The Major Techniques

Several schools of MLD exist, but they share the same core principles: light pressure, rhythmic movement, and a proximal-to-distal clearing sequence. The differences are mostly in the specific hand movements used.

  • Vodder method: The original and most widely taught approach, developed in the 1930s. It uses four signature strokes: stationary circles, pumps, rotary motions, and scoops. These are combined in different patterns depending on the body region being treated.
  • Földi method: Builds on Vodder’s work but integrates MLD into a broader program called complete decongestive therapy, which adds compression bandaging, exercise, and skin care.
  • Leduc method: Emphasizes two primary hand movements (called “call-up” and “reabsorption” maneuvers) and tends to focus heavily on anatomical lymphatic pathways.
  • Casley-Smith method: Similar in philosophy, with a strong emphasis on scientific research and precise anatomical knowledge of lymphatic territories.

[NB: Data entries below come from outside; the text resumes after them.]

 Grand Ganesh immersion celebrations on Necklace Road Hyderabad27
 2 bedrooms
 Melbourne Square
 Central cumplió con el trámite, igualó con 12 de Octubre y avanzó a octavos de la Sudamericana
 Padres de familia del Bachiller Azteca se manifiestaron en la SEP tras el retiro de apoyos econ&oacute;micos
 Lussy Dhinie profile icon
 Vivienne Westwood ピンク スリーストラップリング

All four approaches produce similar clinical outcomes. The choice between them often comes down to what training your therapist received rather than one being clearly superior to another.

Who Should Avoid MLD

MLD is gentle, but it moves fluid through your body, and that makes it risky in certain situations. It should be avoided entirely if you have acute cellulitis or skin infections, severe heart failure, kidney failure, liver cirrhosis with fluid buildup in the abdomen, or untreated tuberculosis. If there’s any concern about a blood clot in the legs (deep vein thrombosis), lymphatic techniques on the lower extremities are off the table because of the risk of dislodging the clot.

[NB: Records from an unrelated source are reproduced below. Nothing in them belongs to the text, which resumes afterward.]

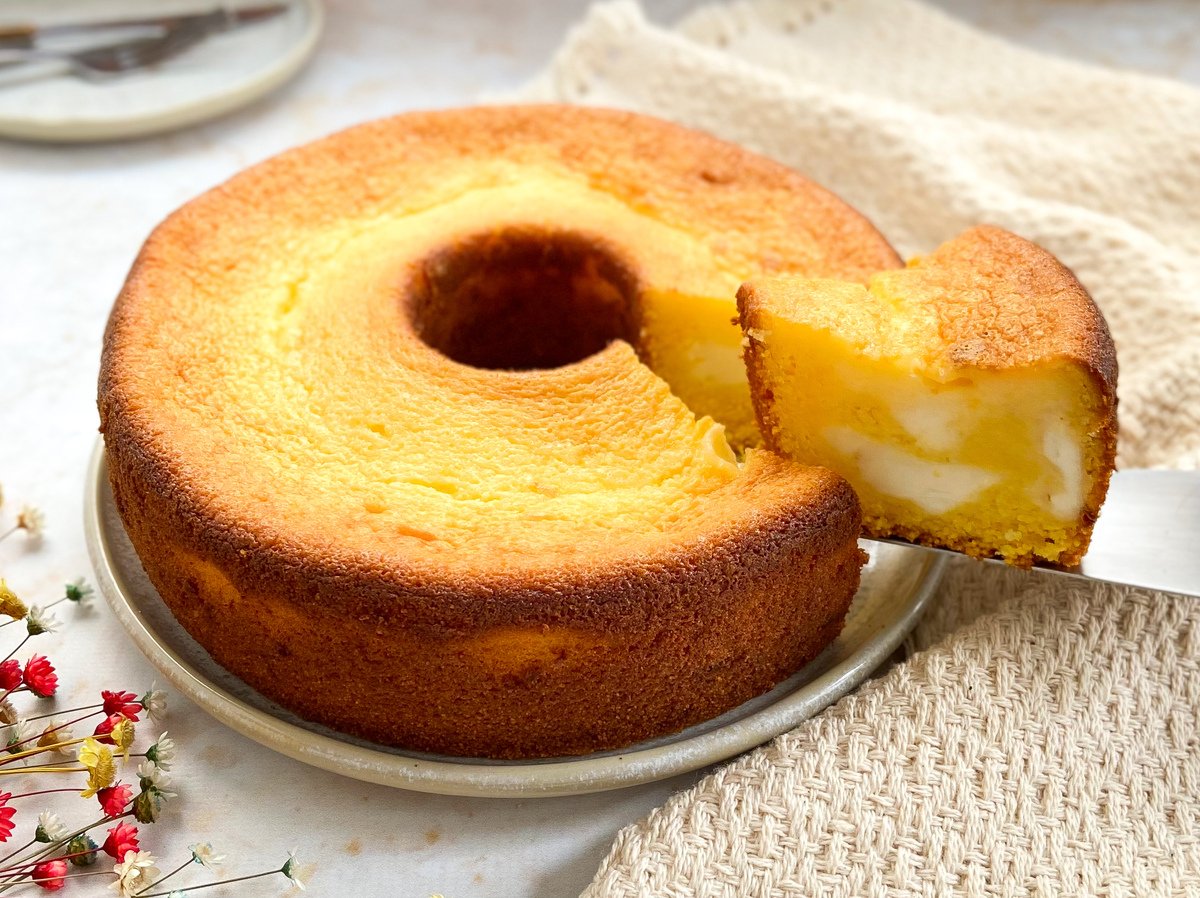 Bolo de flocão com requeijão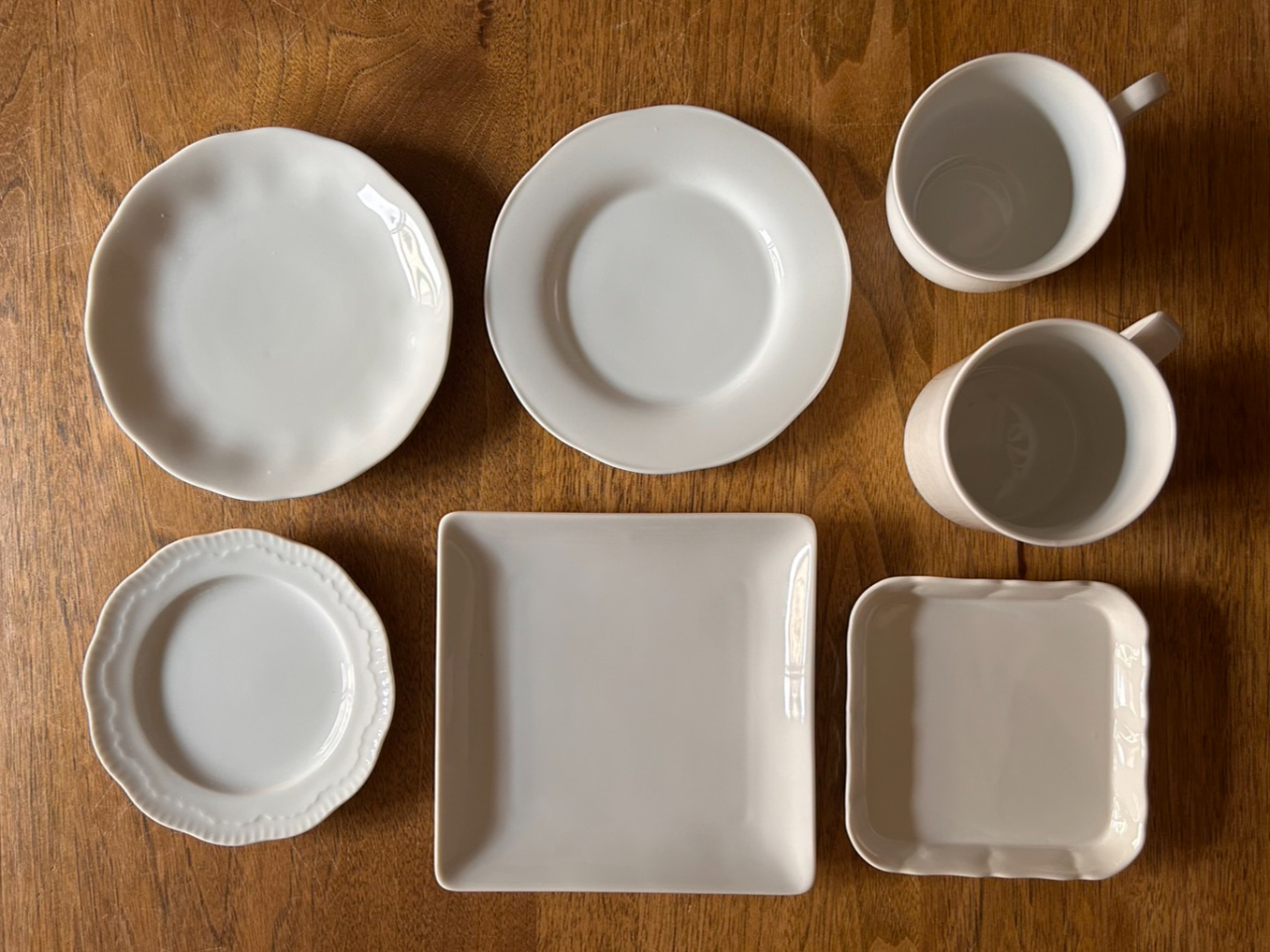 お好きな食器を2点お選びいただけます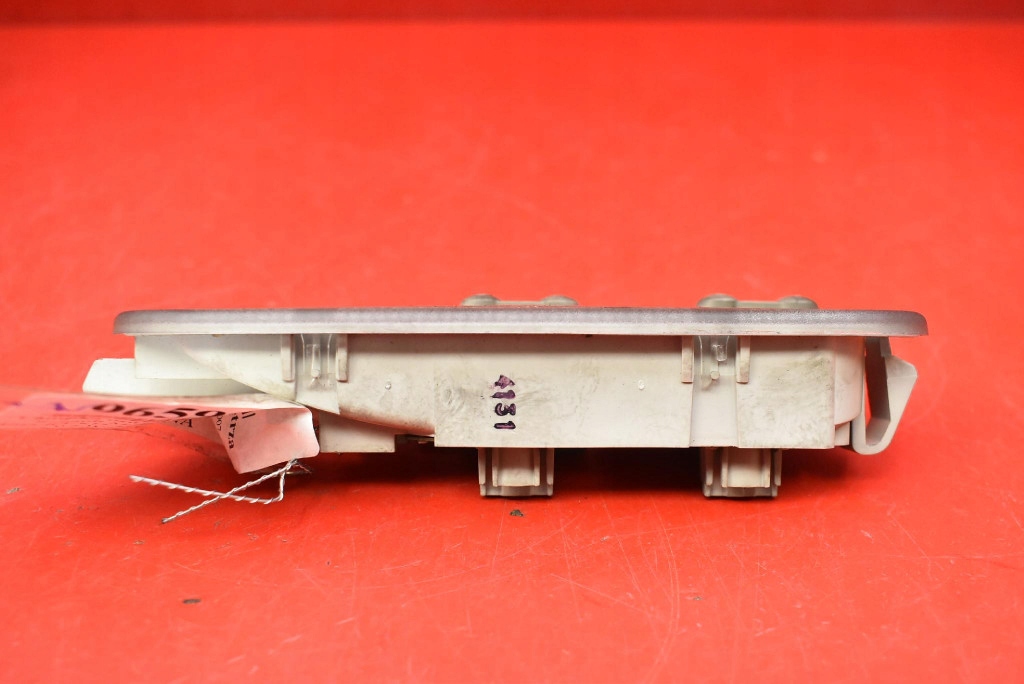 фото №3, Лампа освітлення салону перед 8200073231 renault modus 1 i 04-07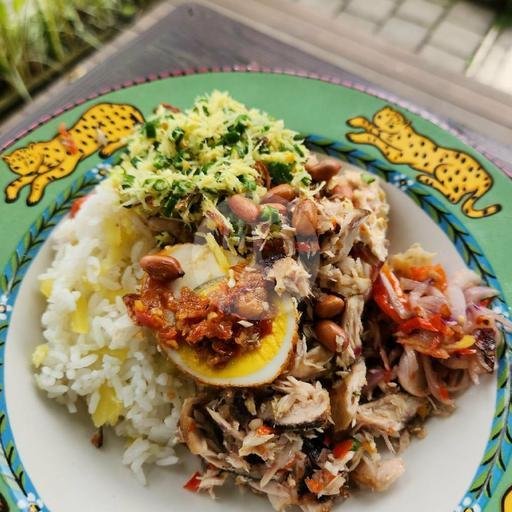 Nasi sela penyemeng menu Ayam Plecing Kampung, Renon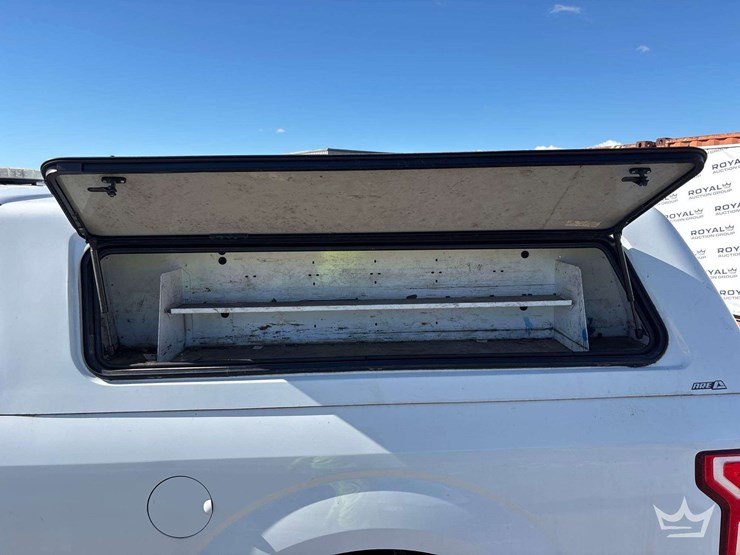 2019-ford-f150-image-18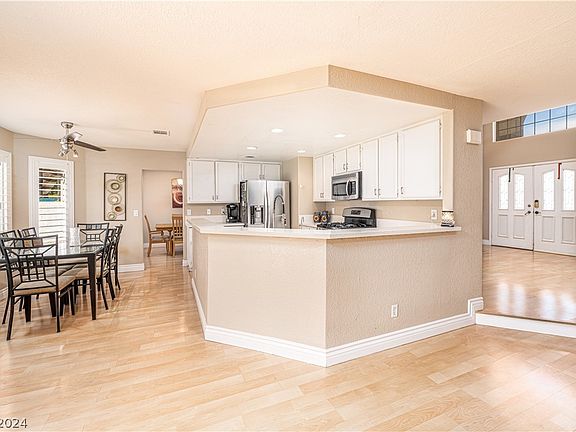 5th image of 1520 Ironbark Dr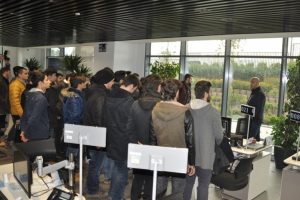 Bursa'da gen&ccedil; m&uuml;hendis adayla Bursagaz'ın yeşil binasını gezdi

Cancer presents a more nuanced picture. Active, untreated tumors and known metastatic disease are generally considered contraindications because of the theoretical risk that increasing lymph flow could help spread cancer cells. However, many cancer survivors receive MLD safely as part of lymphedema management once their oncologist gives clearance. Leukemia and lymphoma carry a similar theoretical concern. These decisions should involve your treatment team.

MLD should also be avoided over areas with acute injuries like fractures, and therapists should be cautious with active infections where there’s a risk of spreading bacteria through increased fluid movement.

Finding a Qualified Therapist

MLD requires specialized training beyond a standard massage therapy license. In North America, the most recognized credential is certification through the Lymphology Association of North America (LANA). To qualify, a therapist must hold a current license as a physical therapist, occupational therapist, massage therapist, nurse, or physician, then complete a 135-hour course in complete decongestive therapy, meet college-level science education requirements, and pass a certification exam.

Not every therapist who advertises “lymphatic drainage massage” has this level of training. If you’re seeking MLD for a medical condition like lymphedema, look specifically for a Certified Lymphedema Therapist (CLT) or LANA-certified practitioner. For post-cosmetic-surgery recovery or general wellness, the stakes are lower, but a therapist with formal MLD training will still deliver better, safer results than one improvising with general massage techniques.

MLD vs. Regular Massage

The most common misunderstanding about MLD is that it’s just a gentle massage. The pressure used in MLD is typically under 40 mmHg, far lighter than Swedish or deep tissue massage. A regular massage targets muscles and fascia to relieve tension and soreness. MLD targets the skin and subcutaneous tissue to move fluid. The stroke patterns, direction, and sequencing are all dictated by lymphatic anatomy rather than muscle anatomy.

This distinction matters because applying too much pressure actually defeats the purpose. Lymphatic capillaries are thin-walled and sit close to the skin surface. Pressing hard enough to work the muscles will flatten these vessels shut. The paradox of MLD is that less force produces more fluid movement.